Many deserts plants have a thick cuticle on their leaf surfaces and have their stomata arranged in deep pits to minimize water loss through transpiration. They also have a special photosynthetic pathway (CAM) that enables their stomata to remain closed during day time. Some desert plants like Opuntia, have no leaves – they are reduced to spines and the photosynthetic functions is taken over by the flattened stems. (Question asked in CSP-2013).

Mammals from colder climates generally have shorter ears and limbs to minimize heat loss. (This is called the Allen’s Rule). In the polar seas aquatic mammals like seals have a thick layer of fat (blubber) below their skin that acts as an insulator and reduces loss of body heat.

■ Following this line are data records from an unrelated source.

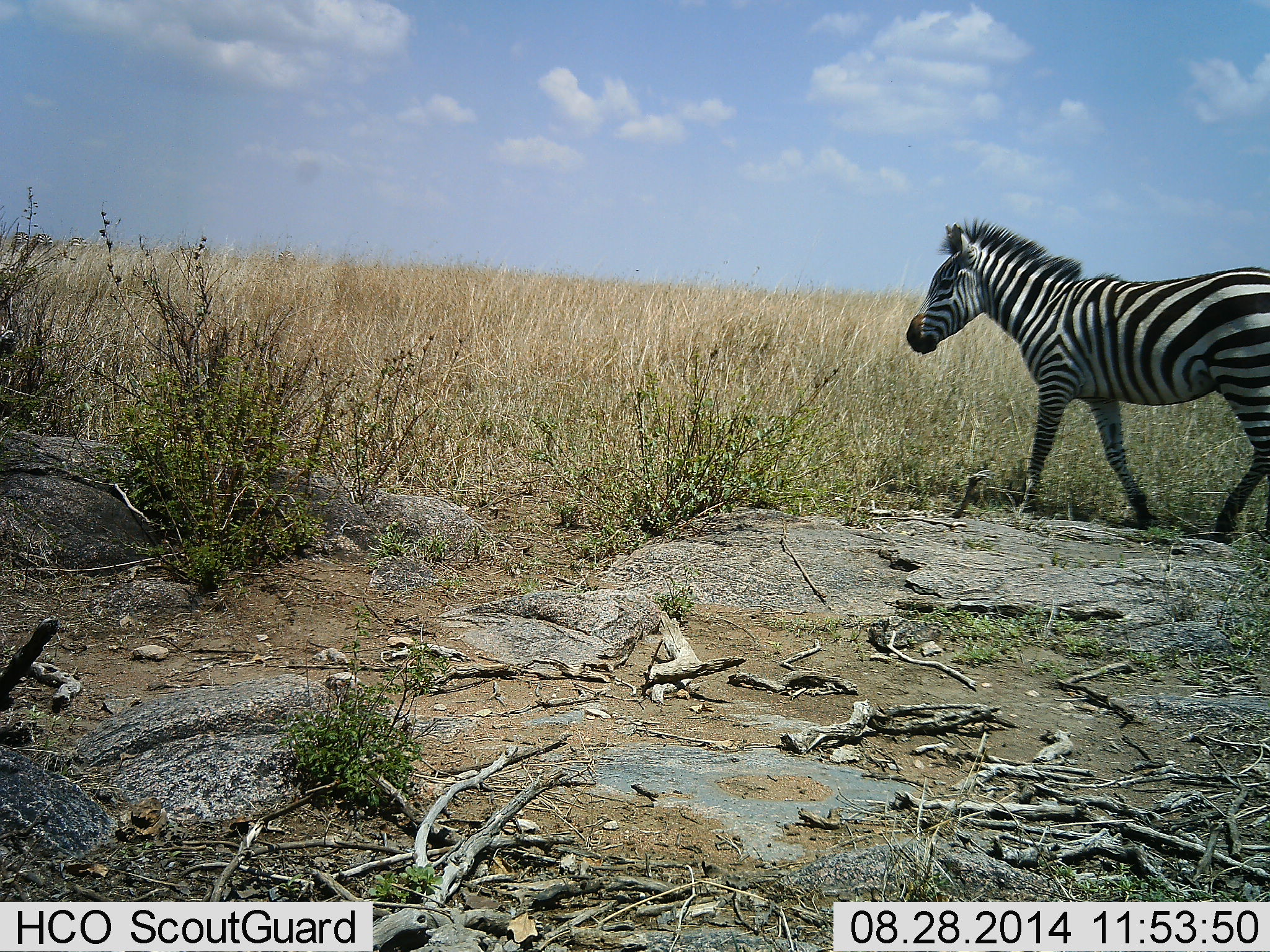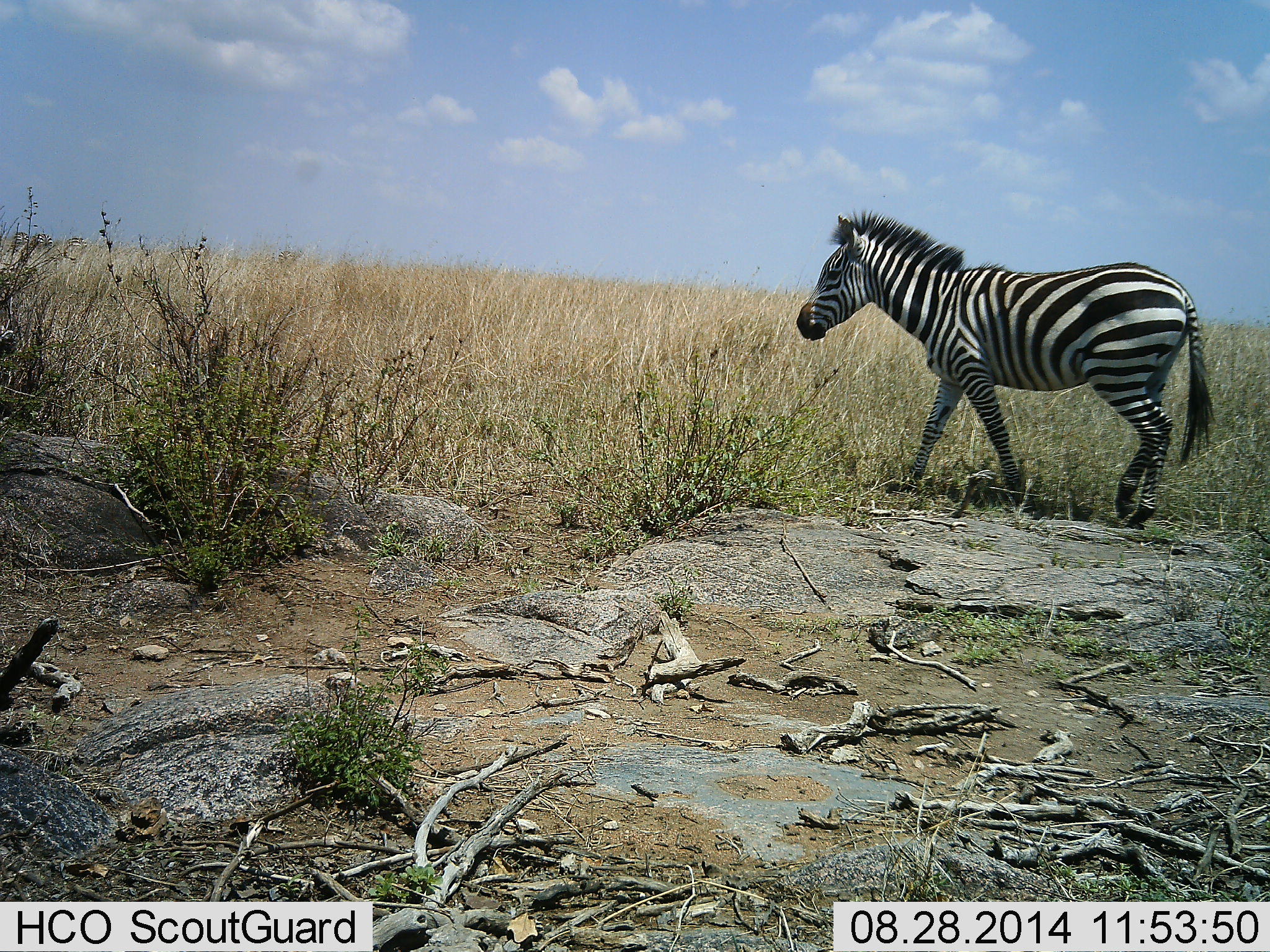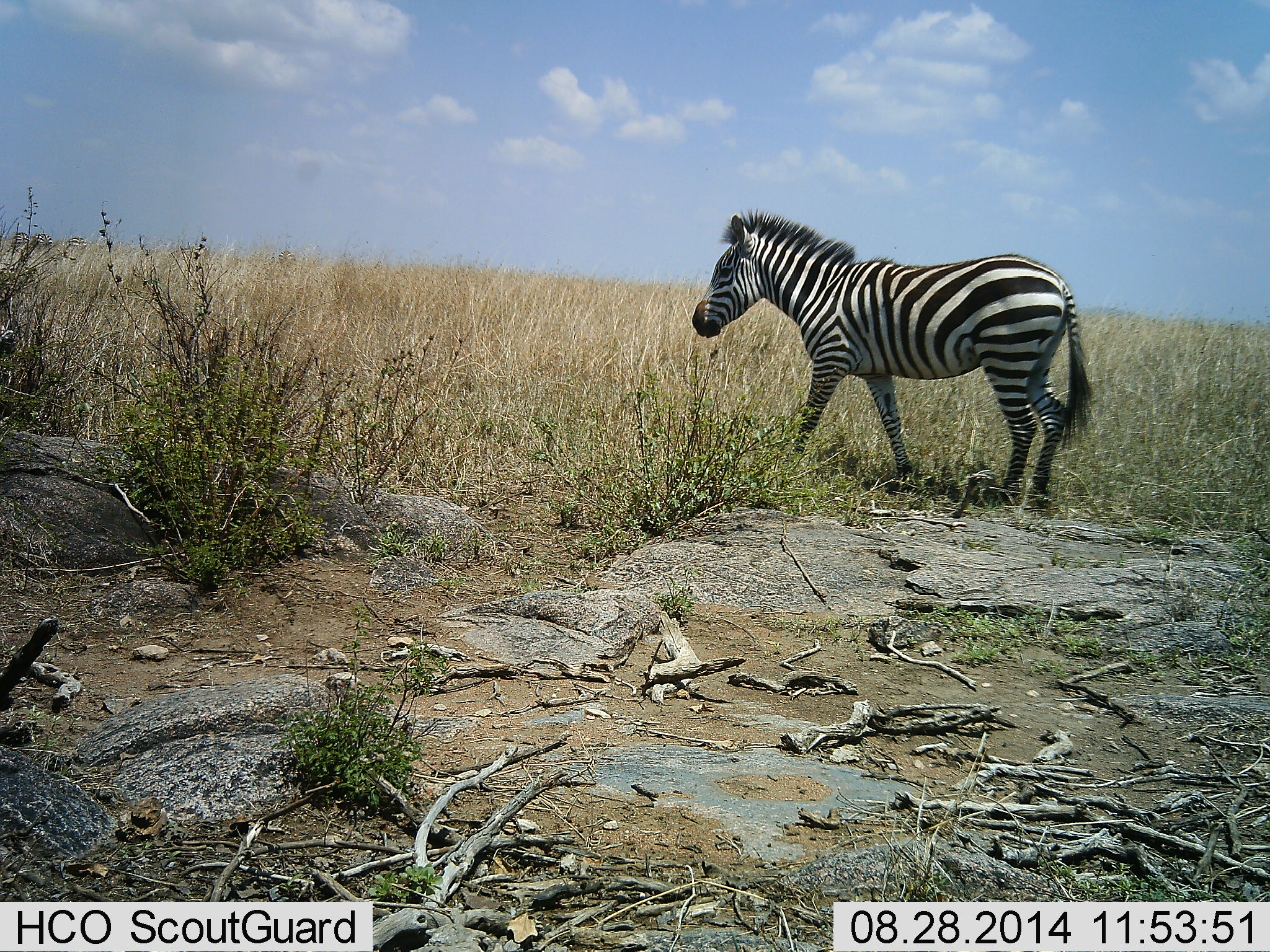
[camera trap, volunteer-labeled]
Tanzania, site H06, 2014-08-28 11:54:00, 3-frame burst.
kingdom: Animalia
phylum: Chordata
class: Mammalia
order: Perissodactyla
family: Equidae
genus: Equus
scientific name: Equus quagga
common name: plains zebra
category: zebra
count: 1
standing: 0%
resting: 0%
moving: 100%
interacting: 0%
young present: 0%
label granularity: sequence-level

Physiological adaptations: Some organisms possess adaptations that are physiological which allow them to respond quickly to a stressful situation. Say for example, we as humans, whenever we go to higher altitudes say, to mountains, every one of us would experience what is called altitude sickness. Its symptoms include nausea, fatigue and heart palpitations due to the reason that our body does not get enough oxygen as higher the altitude, the ambient air gets thinner and hence, lesser in oxygen content. But, gradually then, we get to acclimatize to the surrounding environment and stop experiencing what is called as altitude sickness.

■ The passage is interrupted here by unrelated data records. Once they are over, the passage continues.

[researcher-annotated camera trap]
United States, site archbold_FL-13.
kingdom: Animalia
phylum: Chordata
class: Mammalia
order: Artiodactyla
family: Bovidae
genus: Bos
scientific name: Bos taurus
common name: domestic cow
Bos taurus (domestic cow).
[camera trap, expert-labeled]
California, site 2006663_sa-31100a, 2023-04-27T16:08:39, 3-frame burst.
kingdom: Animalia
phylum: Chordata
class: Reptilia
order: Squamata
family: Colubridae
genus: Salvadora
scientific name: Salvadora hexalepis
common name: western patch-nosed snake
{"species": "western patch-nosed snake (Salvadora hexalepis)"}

How does our body solve this problem?

The answer lies in the fact that our body compensates for low oxygen availability in the altitudes by increasing our red blood cell production; by decreasing the binding capacity of hemoglobin and by increasing breathing rate. Many tribes living in the high altitude of Himalayas necessarily have high RBC count in their blood for obvious reasons. This speaks for the reason that the people living in the hilly areas generally have more red blood cell count in their body than those in the plains and depict rosy cheeks.

In most animals, the metabolic reactions and hence all the physiological functions proceed optimally in a narrow temperatures range (in humans, it is – 37⁰C). But there are microbes (archaebacteria) that flourish in hot springs and deep sea hydrothermal vents where temperatures far exceed 100⁰C. How is this possible? The reason is that they have special body adaptations to survive under such boiling temperatures say, in the form of a special material; their cell walls are made of.

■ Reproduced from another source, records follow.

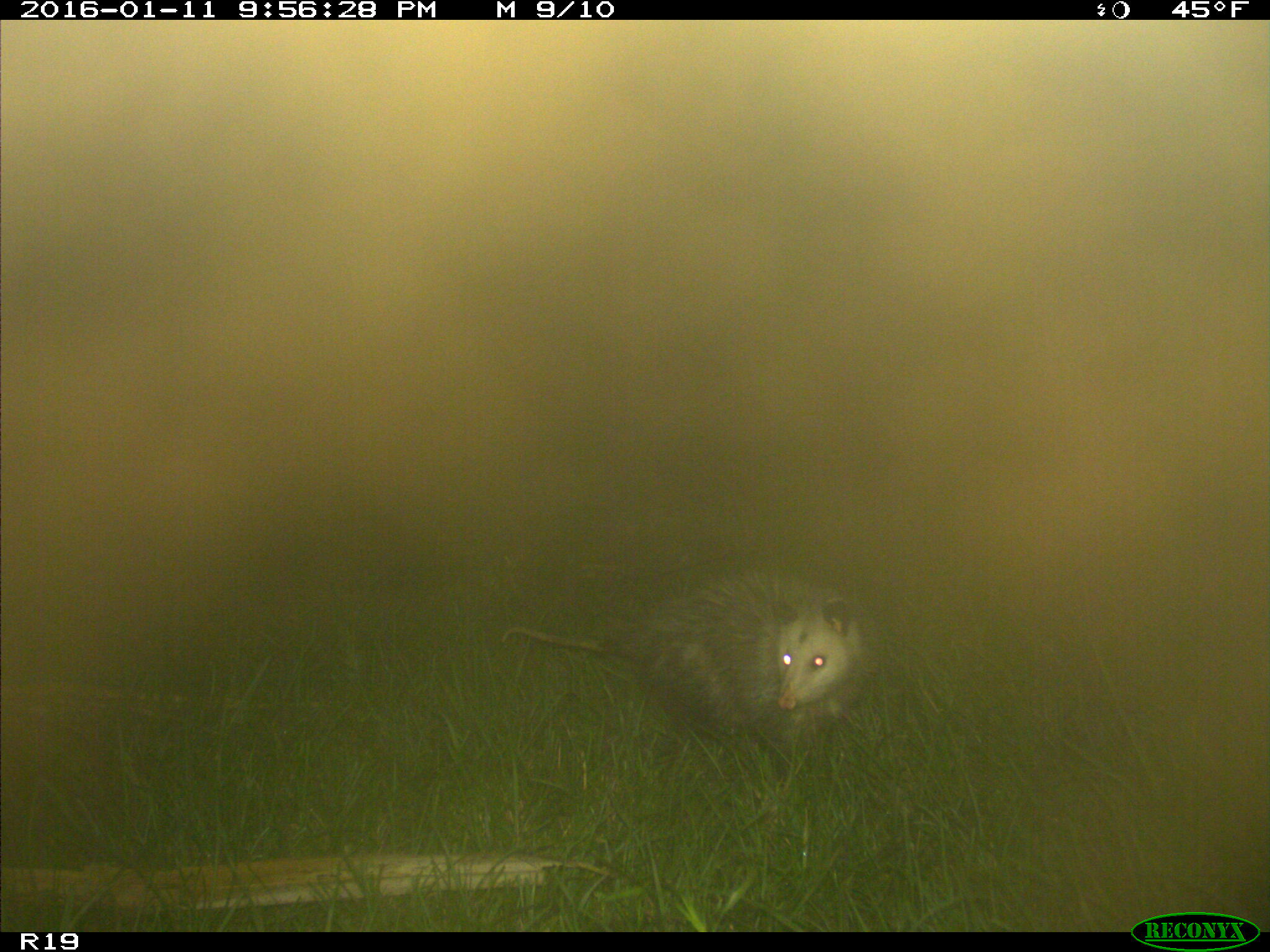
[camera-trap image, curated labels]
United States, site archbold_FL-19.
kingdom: Animalia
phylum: Chordata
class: Mammalia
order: Didelphimorphia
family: Didelphidae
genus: Didelphis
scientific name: Didelphis virginiana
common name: virginia opossum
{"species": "Didelphis virginiana (virginia opossum)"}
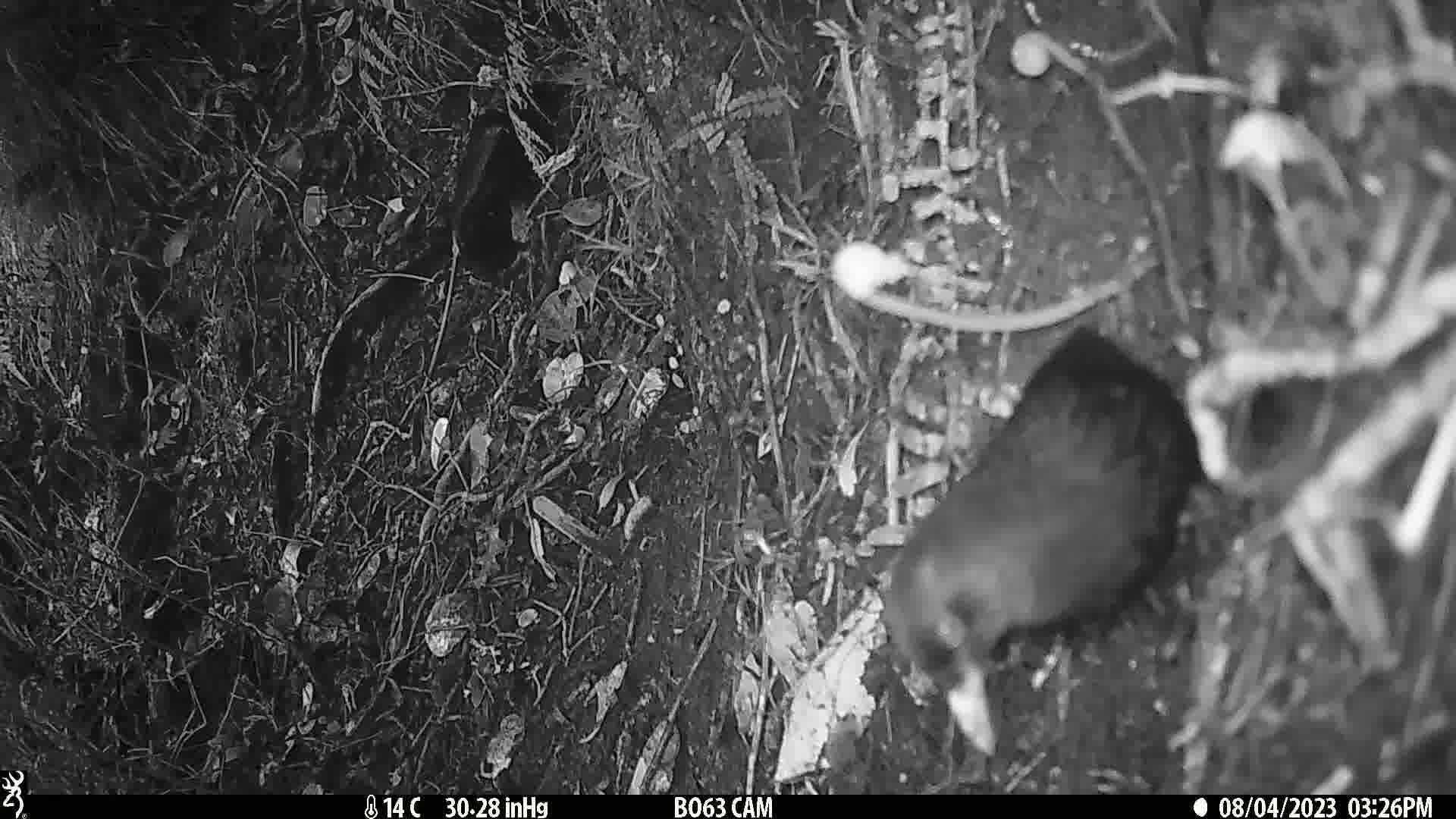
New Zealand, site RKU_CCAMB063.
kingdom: Animalia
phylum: Chordata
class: Aves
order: Passeriformes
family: Turdidae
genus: Turdus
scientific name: Turdus merula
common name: eurasian blackbird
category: blackbird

Many fish thrive in Antarctic waters where the temperature is always below zero for the similar reasons of having special physiological and morphological adaptations say, fatty blubber in seals that acts as an insulator to prevent the loss of heat from their body.  

Similarly, a large variety of marine invertebrates and fish live at great depths in the ocean where the pressure could be > 100 times the normal atmospheric pressure that we experience on the surface of the earth. How do they live under such crushing pressures and do they have any special enzymes? Obviously, the organisms living in such extreme environments show a fascinating array of biochemical adaptations in their body.

Some organisms on the other hand, show some behavioral responses to cope with variations in their environment. Desert lizards lack the physiological ability that mammals have to deal with the high temperatures of their habitat, but manage to keep their body temperature fairly constant by behavioral means. They bask in the sun and absorb heat when their body temperature start decreasing and move back to shade as soon as the ambient temperature starts increasing. Some species are even capable of burrowing into the soil to hide and escape from the above-ground heat.